What the exercise asks:
The required output is the lines of the listing from the beginning through the line containing "beautiful young slim", each copied exactly, without any pictures.

Dataset section:
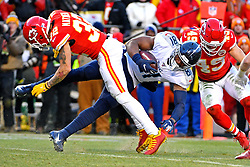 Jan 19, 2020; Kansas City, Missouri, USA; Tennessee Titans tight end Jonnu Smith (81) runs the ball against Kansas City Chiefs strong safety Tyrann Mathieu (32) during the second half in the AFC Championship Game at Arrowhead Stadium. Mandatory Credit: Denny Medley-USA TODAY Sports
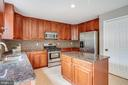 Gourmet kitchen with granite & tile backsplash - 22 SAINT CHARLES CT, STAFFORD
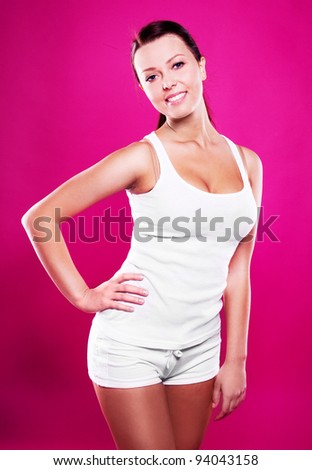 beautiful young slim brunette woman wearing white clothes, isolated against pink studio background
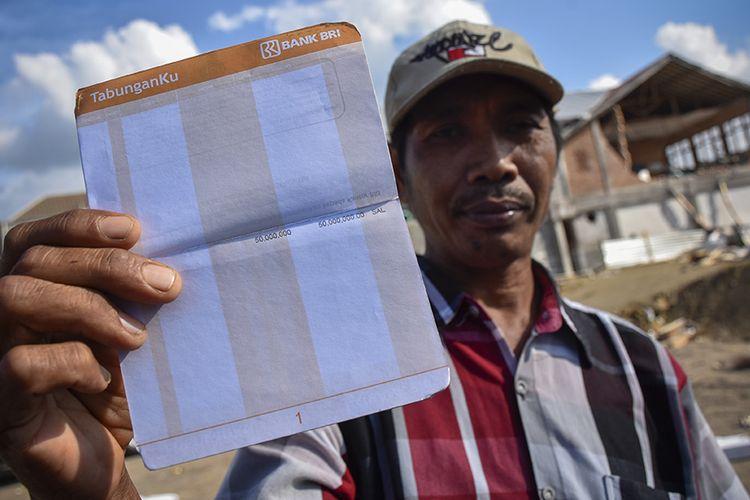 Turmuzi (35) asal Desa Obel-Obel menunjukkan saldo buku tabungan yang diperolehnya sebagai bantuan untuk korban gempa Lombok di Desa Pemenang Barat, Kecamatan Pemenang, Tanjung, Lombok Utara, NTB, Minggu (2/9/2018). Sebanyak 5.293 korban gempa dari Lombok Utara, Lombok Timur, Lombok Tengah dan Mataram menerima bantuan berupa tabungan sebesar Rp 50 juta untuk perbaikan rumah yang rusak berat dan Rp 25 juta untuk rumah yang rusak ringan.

Written reply:
 Jan 19, 2020; Kansas City, Missouri, USA; Tennessee Titans tight end Jonnu Smith (81) runs the ball against Kansas City Chiefs strong safety Tyrann Mathieu (32) during the second half in the AFC Championship Game at Arrowhead Stadium. Mandatory Credit: Denny Medley-USA TODAY Sports
 Gourmet kitchen with granite & tile backsplash - 22 SAINT CHARLES CT, STAFFORD
 beautiful young slim brunette woman wearing white clothes, isolated against pink studio background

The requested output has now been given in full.